Work to do
A. Name every person mentioned by name in the Cameo Cinema murder article below.
B. Using the Cameo Cinema murder article below, decide whether each statement agrees with it: (i) the murders took place on 19 March 1949; (ii) the robber got away with a bag of cash; (iii) Leonard Thomas was the deputy manager.
C. Rewrite the stretch of the Cameo Cinema murder article from "1949 double murder" through "at the time.", changing "double murder" to "double killing".

Text provided
• • • •

- Court: Liverpool Assizes
- Decided: 8 February 1950

Case history
- Appealed to: Court of Appeal (Criminal Division)

Court membership
- Judge sitting: Mr Justice Roland Oliver

= Cameo Cinema murder case =

1949 double murder in Liverpool, England

On the evening of 19 March 1949, in the Cameo cinema in Liverpool, England, a double murder took place which led to a miscarriage of justice and the longest trial in British history at the time.

==Crime==
While the cinema manager, Leonard Thomas, and his deputy, Bernard Catterall, counted the day's earnings, a masked man entered their office armed with a pistol. The armed robber demanded they hand over a bag of cash, and when they were reluctant, the robber fatally shot them. Empty handed, the murderer escaped from the building through an exit and down a fire escape as other members of the cinema staff came to the men's aid.

• • • •

Rows
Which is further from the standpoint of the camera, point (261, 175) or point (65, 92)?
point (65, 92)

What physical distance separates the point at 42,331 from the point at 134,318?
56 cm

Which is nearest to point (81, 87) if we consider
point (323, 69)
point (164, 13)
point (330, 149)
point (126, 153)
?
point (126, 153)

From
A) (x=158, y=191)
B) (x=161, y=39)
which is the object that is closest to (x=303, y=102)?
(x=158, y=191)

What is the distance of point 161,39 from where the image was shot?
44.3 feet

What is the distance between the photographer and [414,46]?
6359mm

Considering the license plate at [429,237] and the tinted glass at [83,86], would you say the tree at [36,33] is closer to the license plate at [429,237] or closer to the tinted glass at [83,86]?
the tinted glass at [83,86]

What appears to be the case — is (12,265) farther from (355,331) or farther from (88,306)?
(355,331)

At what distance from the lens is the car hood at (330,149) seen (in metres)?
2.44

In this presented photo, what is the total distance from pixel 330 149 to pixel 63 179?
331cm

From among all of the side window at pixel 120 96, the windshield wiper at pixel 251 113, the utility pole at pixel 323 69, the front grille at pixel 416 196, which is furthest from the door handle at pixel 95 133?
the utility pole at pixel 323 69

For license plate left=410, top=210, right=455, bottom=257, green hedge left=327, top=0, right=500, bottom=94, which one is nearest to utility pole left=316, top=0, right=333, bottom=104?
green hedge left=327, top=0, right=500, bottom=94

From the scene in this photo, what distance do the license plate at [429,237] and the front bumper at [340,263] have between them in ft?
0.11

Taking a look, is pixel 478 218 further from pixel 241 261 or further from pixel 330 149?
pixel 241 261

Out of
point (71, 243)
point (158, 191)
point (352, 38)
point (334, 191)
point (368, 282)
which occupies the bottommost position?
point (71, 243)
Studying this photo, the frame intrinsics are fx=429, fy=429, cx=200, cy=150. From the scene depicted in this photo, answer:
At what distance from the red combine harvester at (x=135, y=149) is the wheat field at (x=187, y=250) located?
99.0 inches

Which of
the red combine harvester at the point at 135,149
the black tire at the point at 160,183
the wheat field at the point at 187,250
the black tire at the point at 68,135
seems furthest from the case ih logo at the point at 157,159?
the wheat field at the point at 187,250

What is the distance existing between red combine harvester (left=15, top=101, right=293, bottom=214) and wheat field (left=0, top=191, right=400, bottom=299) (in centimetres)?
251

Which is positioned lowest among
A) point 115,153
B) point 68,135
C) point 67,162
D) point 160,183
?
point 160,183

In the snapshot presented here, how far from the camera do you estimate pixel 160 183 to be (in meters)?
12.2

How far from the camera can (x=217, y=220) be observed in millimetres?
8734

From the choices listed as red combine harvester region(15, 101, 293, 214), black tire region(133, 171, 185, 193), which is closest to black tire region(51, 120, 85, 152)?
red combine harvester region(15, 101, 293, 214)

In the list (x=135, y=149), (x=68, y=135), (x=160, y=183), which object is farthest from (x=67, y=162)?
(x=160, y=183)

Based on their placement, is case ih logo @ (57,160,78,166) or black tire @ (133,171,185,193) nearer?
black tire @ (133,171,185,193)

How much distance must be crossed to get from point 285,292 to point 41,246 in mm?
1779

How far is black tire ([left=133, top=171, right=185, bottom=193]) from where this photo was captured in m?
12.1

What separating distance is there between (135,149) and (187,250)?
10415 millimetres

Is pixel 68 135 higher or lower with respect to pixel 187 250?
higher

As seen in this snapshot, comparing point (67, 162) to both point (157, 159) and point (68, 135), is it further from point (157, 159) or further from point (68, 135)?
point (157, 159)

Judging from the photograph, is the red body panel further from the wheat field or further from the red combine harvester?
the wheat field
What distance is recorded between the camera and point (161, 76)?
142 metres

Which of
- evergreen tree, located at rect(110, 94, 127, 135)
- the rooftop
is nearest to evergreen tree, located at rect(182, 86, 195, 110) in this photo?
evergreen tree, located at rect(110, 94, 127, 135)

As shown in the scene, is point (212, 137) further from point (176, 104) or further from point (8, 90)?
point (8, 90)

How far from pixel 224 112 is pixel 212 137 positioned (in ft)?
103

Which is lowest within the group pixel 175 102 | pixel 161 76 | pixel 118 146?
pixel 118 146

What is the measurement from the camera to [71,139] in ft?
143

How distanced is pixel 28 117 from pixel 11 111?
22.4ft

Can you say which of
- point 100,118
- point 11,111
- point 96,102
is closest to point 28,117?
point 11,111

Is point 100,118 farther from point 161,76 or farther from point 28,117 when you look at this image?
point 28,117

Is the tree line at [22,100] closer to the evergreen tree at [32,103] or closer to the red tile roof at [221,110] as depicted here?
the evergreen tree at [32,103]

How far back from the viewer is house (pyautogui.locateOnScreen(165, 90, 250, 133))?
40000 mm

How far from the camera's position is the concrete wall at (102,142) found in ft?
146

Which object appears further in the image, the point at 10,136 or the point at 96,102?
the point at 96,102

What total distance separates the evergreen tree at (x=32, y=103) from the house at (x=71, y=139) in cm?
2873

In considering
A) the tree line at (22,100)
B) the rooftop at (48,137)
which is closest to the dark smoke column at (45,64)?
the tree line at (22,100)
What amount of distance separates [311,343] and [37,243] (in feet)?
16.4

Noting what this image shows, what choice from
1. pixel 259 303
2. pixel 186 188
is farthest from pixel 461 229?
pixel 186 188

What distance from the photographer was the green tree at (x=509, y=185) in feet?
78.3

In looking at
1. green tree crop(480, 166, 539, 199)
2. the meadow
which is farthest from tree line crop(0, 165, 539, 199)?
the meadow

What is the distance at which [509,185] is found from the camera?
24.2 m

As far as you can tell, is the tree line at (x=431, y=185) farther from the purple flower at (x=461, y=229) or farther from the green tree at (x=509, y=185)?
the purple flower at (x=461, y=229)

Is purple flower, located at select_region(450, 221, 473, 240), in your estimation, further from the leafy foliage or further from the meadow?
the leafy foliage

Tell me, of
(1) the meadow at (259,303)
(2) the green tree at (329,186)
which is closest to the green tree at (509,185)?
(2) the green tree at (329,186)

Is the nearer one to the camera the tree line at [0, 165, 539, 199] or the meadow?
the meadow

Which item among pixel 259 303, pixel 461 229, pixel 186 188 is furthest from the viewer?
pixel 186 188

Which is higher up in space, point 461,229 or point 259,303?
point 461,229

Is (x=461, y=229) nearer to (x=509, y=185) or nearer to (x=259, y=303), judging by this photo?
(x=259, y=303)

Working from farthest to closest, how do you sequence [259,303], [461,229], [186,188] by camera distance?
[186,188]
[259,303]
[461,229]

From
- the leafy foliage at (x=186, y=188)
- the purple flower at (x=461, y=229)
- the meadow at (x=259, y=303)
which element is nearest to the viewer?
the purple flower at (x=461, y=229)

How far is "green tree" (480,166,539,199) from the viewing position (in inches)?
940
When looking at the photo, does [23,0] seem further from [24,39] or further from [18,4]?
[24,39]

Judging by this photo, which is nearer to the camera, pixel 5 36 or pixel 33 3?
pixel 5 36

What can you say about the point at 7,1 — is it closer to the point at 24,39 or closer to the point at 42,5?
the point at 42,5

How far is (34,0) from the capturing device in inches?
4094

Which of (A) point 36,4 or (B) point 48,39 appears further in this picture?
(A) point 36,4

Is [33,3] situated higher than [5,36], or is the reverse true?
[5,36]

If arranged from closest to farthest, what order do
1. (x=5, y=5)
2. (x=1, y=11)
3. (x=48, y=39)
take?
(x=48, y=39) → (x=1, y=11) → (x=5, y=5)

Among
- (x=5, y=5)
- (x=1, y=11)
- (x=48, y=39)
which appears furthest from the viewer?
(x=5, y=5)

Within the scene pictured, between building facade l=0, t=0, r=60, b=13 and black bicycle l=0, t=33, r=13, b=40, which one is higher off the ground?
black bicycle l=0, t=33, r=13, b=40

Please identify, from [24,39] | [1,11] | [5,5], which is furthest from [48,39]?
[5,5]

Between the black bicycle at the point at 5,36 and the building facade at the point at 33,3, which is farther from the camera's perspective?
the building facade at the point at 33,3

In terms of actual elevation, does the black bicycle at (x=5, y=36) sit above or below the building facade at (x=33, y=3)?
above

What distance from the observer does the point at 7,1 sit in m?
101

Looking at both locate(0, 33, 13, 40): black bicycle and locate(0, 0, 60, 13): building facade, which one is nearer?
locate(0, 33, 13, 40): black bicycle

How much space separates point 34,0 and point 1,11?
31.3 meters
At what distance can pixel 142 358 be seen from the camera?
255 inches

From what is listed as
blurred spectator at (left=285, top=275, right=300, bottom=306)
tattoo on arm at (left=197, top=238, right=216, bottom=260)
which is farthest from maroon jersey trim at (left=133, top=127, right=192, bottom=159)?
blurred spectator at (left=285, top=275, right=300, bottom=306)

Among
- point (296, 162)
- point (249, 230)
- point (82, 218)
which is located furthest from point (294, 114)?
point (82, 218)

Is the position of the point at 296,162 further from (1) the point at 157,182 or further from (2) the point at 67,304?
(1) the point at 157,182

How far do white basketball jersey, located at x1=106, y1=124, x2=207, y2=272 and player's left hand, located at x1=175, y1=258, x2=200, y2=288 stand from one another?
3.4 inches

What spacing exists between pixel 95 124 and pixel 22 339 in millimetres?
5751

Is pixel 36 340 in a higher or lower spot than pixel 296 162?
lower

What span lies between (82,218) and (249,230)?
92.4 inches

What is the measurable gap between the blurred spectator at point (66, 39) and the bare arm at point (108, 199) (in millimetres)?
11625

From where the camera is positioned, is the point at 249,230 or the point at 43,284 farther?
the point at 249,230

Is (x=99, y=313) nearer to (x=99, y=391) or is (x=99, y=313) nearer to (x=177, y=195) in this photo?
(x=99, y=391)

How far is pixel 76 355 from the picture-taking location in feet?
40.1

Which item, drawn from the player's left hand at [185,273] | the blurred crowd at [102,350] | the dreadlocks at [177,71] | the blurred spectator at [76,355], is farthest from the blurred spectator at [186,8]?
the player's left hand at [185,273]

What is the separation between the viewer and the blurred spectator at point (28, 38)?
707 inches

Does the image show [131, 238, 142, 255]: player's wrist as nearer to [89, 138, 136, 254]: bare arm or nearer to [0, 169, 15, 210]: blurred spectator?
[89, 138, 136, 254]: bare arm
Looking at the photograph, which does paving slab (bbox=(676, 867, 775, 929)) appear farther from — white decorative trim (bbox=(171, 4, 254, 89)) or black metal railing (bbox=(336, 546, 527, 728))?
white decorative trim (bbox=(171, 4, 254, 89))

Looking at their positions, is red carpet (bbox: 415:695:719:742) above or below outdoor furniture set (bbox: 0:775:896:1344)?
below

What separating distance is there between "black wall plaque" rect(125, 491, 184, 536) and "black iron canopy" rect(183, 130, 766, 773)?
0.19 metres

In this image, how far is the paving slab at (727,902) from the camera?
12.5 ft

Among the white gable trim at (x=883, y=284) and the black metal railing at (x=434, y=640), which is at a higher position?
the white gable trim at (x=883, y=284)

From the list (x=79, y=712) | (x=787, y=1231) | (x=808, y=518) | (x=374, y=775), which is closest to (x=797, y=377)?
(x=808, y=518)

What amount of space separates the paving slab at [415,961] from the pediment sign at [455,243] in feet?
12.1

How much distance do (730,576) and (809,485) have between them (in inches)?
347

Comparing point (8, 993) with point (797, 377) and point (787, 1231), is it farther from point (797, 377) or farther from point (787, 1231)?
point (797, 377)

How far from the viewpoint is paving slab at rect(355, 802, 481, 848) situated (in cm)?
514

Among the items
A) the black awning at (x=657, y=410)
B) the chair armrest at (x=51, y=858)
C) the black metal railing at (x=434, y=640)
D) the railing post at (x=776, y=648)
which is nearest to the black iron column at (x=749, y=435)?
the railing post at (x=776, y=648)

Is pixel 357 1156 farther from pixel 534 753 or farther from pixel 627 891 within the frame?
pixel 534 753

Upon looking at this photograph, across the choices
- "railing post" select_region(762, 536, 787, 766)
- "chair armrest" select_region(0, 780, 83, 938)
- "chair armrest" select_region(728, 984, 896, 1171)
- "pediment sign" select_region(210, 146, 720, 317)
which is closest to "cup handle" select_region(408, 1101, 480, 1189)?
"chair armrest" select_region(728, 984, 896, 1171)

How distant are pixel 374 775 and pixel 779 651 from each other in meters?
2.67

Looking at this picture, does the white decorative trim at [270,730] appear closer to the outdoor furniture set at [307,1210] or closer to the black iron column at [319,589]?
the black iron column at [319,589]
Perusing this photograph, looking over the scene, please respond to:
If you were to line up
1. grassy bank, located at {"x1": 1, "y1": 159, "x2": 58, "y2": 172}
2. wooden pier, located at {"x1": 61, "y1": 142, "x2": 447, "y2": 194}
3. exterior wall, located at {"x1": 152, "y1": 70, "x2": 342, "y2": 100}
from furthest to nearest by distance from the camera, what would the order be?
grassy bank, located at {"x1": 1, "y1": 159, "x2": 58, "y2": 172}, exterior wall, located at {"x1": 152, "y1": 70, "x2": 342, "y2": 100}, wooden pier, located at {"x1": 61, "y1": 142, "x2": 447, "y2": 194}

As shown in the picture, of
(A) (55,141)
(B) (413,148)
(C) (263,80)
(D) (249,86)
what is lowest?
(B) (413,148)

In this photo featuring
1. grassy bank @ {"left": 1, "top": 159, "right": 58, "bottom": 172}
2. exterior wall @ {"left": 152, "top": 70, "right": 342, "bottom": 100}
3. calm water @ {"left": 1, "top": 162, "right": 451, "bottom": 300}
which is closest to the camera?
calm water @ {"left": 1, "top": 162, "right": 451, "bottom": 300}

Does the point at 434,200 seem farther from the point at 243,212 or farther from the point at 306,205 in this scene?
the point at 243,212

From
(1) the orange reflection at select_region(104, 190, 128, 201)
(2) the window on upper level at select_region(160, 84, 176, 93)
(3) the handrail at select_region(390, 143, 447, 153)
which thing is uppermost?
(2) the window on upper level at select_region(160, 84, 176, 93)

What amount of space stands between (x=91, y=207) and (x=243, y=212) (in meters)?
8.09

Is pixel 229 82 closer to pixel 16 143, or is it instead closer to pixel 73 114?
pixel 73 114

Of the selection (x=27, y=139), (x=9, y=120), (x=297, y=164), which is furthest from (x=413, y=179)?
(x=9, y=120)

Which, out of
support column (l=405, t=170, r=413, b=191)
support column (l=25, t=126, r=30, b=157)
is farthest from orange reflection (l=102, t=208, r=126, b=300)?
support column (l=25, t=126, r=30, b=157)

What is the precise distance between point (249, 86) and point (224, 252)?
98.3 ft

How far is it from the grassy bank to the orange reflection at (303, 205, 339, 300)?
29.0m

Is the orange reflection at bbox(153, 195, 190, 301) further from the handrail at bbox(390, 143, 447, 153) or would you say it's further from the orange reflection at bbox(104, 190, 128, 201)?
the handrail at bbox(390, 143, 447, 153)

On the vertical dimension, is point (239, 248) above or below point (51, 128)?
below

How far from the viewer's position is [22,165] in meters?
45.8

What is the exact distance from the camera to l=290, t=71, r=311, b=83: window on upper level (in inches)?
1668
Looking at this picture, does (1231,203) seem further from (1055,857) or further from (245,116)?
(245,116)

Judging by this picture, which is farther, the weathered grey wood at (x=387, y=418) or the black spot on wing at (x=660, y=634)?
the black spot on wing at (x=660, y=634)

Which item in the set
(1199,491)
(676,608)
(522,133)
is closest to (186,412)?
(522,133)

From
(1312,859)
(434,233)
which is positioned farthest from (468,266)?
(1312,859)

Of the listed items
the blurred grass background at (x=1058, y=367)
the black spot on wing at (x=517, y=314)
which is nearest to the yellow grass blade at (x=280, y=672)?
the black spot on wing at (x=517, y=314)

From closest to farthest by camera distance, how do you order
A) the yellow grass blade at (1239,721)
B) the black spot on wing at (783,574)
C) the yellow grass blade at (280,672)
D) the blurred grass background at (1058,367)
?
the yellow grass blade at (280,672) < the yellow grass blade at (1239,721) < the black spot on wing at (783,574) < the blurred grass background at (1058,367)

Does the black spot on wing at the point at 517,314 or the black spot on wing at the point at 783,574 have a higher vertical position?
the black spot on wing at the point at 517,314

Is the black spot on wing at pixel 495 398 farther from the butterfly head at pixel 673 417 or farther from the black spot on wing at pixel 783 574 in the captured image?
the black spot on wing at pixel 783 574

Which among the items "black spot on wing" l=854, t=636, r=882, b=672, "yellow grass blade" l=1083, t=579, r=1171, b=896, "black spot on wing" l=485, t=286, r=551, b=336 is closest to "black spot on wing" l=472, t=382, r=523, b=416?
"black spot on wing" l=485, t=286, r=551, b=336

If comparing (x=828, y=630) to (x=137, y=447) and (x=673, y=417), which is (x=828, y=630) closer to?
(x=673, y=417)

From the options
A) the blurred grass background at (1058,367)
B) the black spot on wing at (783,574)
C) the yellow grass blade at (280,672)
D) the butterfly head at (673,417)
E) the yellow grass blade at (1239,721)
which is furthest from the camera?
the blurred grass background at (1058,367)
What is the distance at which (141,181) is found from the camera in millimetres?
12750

• • • •

Solutions by task
A. Roland Oliver, Leonard Thomas, Bernard Catterall

B.
(i) Yes: "On the evening of 19 March 1949, in the Cameo cinema in Liverpool, England, a double murder took place"
(ii) No: "Empty handed, the murderer escaped from the building"
(iii) No: "the cinema manager, Leonard Thomas, and his deputy, Bernard Catterall"

C.
1949 double killing in Liverpool, England

On the evening of 19 March 1949, in the Cameo cinema in Liverpool, England, a double killing took place which led to a miscarriage of justice and the longest trial in British history at the time.